Christina Cox, Kyle Schmid und Dylan Neal sind in ihren Rollen jeweils sehr glaubwürdig und gut besetzt. Christina wirkt äußerst tough (sehr denkwürdig war ja auch ihr Gastauftritt in "Dexter" #4.04 Dex takes a holiday), überzeugt aber auch in den gefühlvollen und schwachen Momenten Vickis. Der junge Kyle Schmid hatte hier zum ersten Mal die Möglichkeit, sein Können unter Beweis zu stellen, und es ist eindeutig klar, dass ihm die ruhigen Töne besser liegen als die Actionsszenen. Dylan Neal hat aus "Dawson‘s Creek" bereits Erfahrung in einer Polizistenrolle, er wirkt hier meistens kühl und glatt und verliert vor dem Auge des Vampir-Fans natürlich trotz überzeugender Darstelllung ein wenig gegen den sündhaft schönen, verführerischen Vampir. Die Chemie zwischen dem jugendlichen Kyle und der durchaus erkennbar erwachseneren Christina springt in jedem Fall auf den Zuschauer über.
Die Storylines
"Blood Ties" ist ein Procedural und behandelt jede Woche einen anderen Fall, der immer aus der Welt des Übernatürlichen stammt. Dabei trifft man eher selten auf weitere Vampire, sondern vielmehr auf Wendigos, Geister, Mumien und Vampire. Die fortgesetzte Handlung der Charaktere rückt dabei mal mehr mal weniger in den Hintergrund. Am ansprechendsten sind natürlich die Episoden, in denen einer der Hauptcharaktere in den Fall der Woche verwickelt ist, so vor allem in den drei Doppelfolgen, am Anfang der Serie und in der Mitte beider Staffeln. Hier bekommen die Charaktere Tiefe und die Darsteller mehr Raum, um sich freizuspielen. Die Doppelfolgen behandeln somit zum einen den Moment, der in Vampirserien immer etwas besonderes ist, nämlich der, dass die Frau den Vampir ihr Blut trinken lässt und so ein tiefes Band zwischen ihnen entsteht. Zum anderen steht in einer der Doppelfolgen das Leben Henrys auf dem Spiel, der in die Hände eines Vampirhassers gerät. Auch Angel, Spike und Stefan Salvatore mussten diverse Folterszenen über sich ergehen lassen, aber in "Blood Ties" sind diese Szenen eher unfreiwillig komisch, da Kyle Schmids Darstellung des leidenden und gleichzeitig wütenden Henry eher an eine Mischung aus Ausdruckstanz und Bodenturnen erinnert als an eine wirklich gefährliche Situation. Wie oben erwähnt, er überzeugt eher bei den leisen Tönen. Zum dritten erfährt man im Rahmen der Doppelfolgen etwas über Henrys Verwandlung zum Vampir und über die Mythologie der Vampire. Die Auslegung dieser variiert wie üblich ein wenig von anderen Filmen und Serien.

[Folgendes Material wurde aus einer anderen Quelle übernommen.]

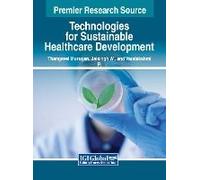 Technologies For Sustainable Healthcare Development
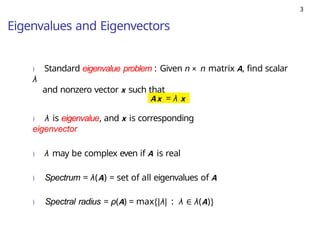 3
Eigenvalues and Eigenvectors
) Standard eigenvalue problem : Given n × n matrix A, find scalar
λ
and nonzero vector x such that
Ax = λ x
) λ is eigenvalue, and x is corresponding
eigenvector
) λ may be complex even if A is real
) Spectrum = λ(A) = set of all eigenvalues of A
) Spectral radius = ρ(A) = max{|λ| : λ ∈ λ(A)}
 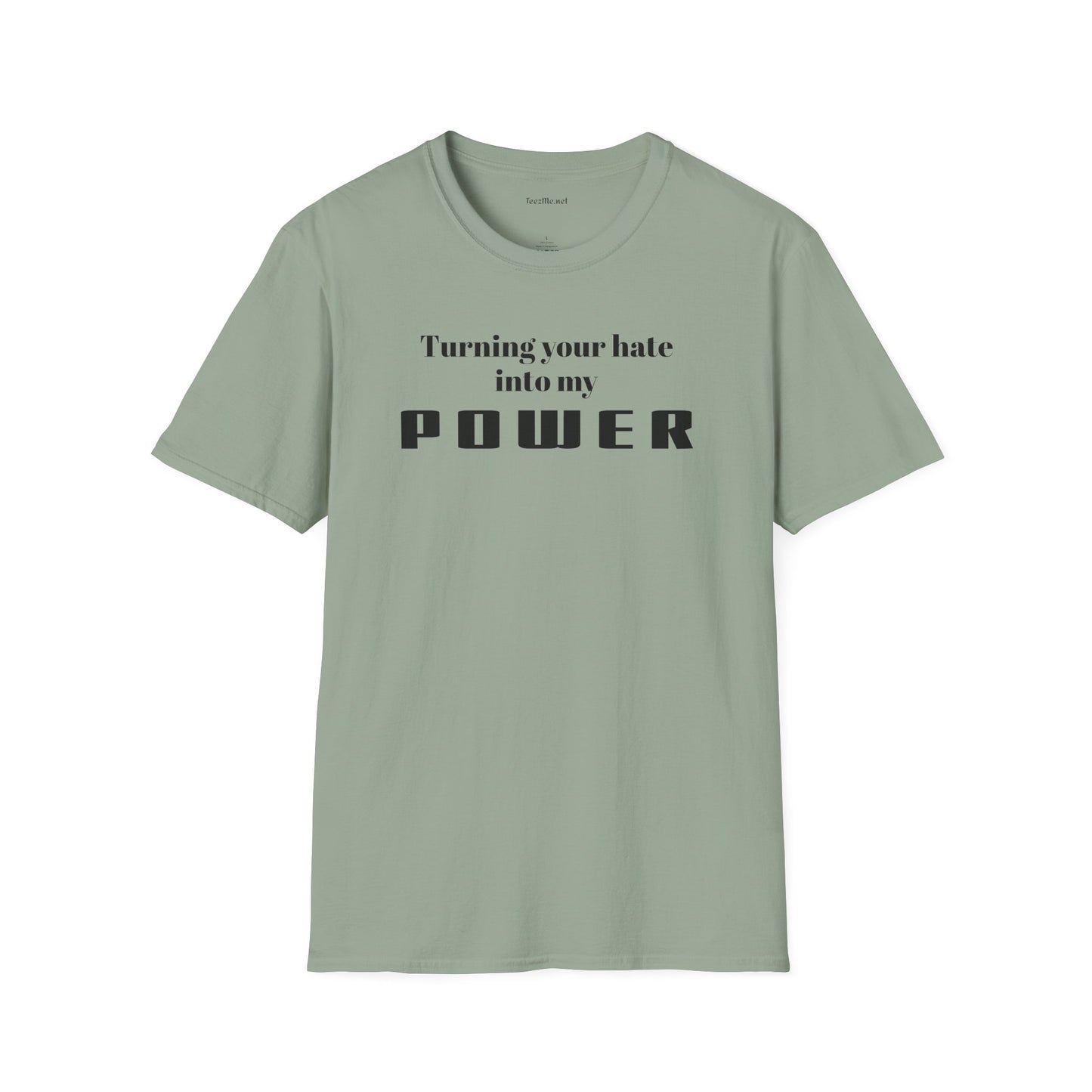 Turning your hate into my POWER - Unisex Softstyle T-Shirt 100% Cotton Graphic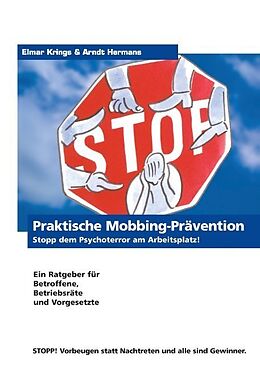 Kartonierter Einband Praktische Mobbing-Prävention von Arndt Hermans, Elmar Krings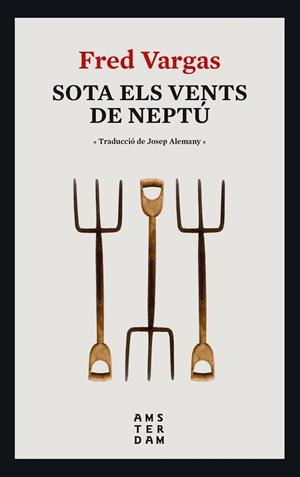 SOTA ELS VENTS DE NEPTÚ | 9788416743995 | VARGAS,FRED | Llibreria Geli - Llibreria Online de Girona - Comprar llibres en català i castellà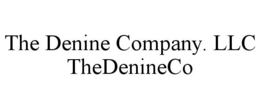 THE DENINE COMPANY. LLC THEDENINECO trademark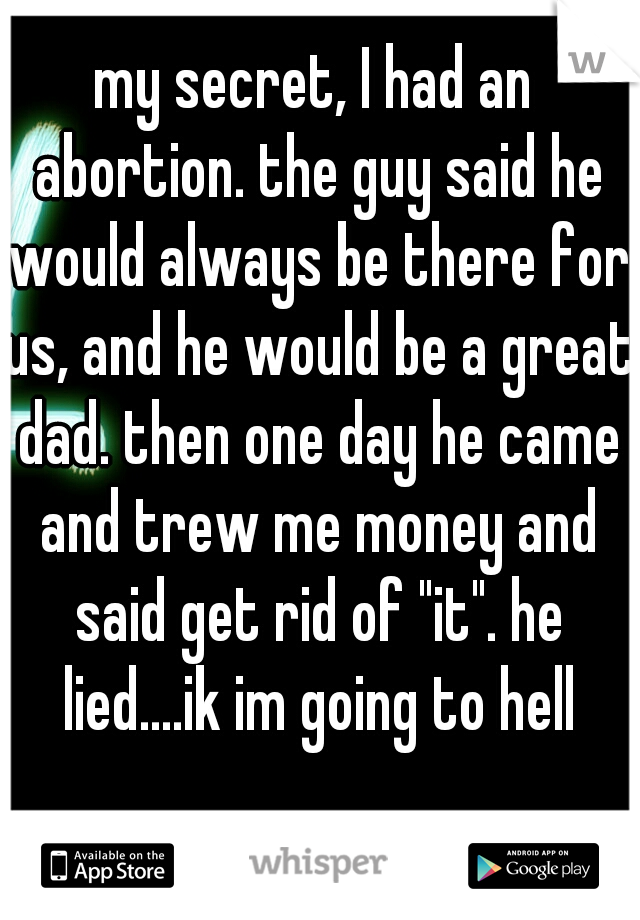 my secret, I had an abortion. the guy said he would always be there for us, and he would be a great dad. then one day he came and trew me money and said get rid of "it". he lied....ik im going to hell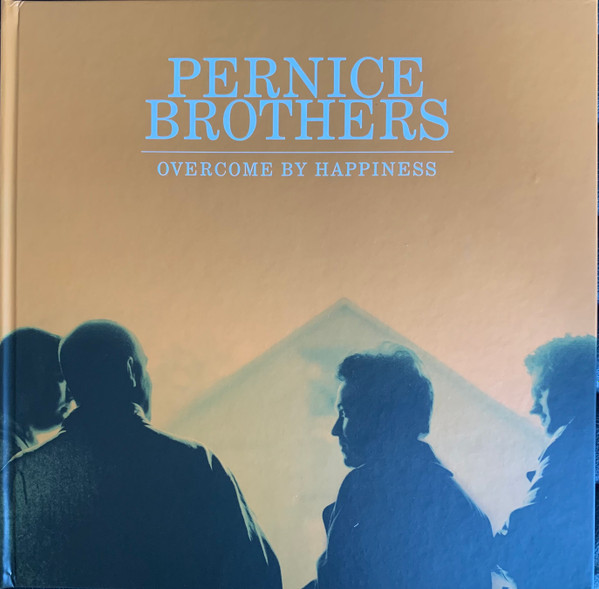 Pernice Brothers - Overcome By Happiness | New West Records (NW5708) - 2 Pernice Brothers - Overcome By Happiness | New West Records (NW5708) - 2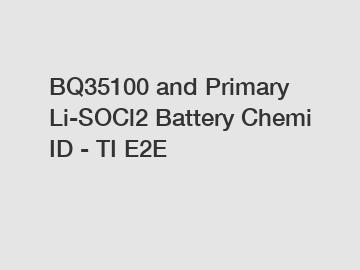 BQ35100 and Primary Li-SOCl2 Battery Chemi ID - TI E2E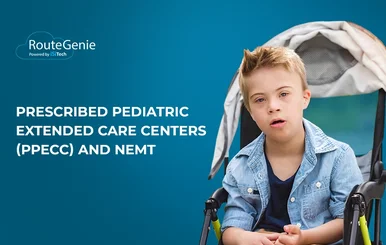 Prescribed Pediatric Extended Care Centers (PPECC) and NEMT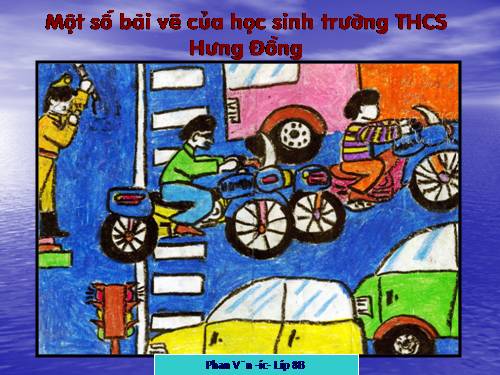 moi cac ban tham khao tranh ve cua hoc sinh truong thcs hung dong
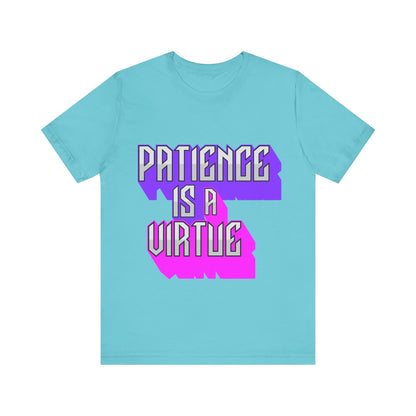 Motivational Tee: The Affirmations Collection -- Patience is a Virtue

Zum Ende der zweiten Staffel hin finden die Hauptcharaktere sich in einer Situation wieder, in der zwar jeder für den anderen sein Leben geben würde, die emotionalen Kapazitäten aber einfach ausgeschöpft sind. Daraus entsteht das größtmögliche Drama zwischen den dreien, welches eine wunderbare Vorlage für weitere Staffeln gebildet hätte. So aber muss man sich in dieser ausweglos erscheinenden Situation von den Charakteren verabschieden. Und dabei hatte man auch gerade erst begonnen, Vickis Augenkrankheit und das daraus entstehende Konfliktpotenzial zu thematisieren, denn bislang rätselte man als Zuschauer bloß, was man mit der Tatsache dieser Augenkrankheit überhaupt erreichen wollte.
Fazit
Äußere Umstände führten auch bei dieser Serie dazu, dass man die geplante Geschichte nur zum Teil erzählt bekommt. Sowas ist immer schade, wenn es sicherlich auch härtere Verluste in der Serienwelt gibt als diese Mystery-Serie. Der Produktion stand von Anfang an nicht viel Geld zur Verfügung, worunter vor allem die Special Effects zu leiden haben. Dennoch spürt man, dass die Beteiligten mit viel Herzblut bei der Sache waren, vor allem auch in Maske und Requisite steckt viel Liebe zum Detail.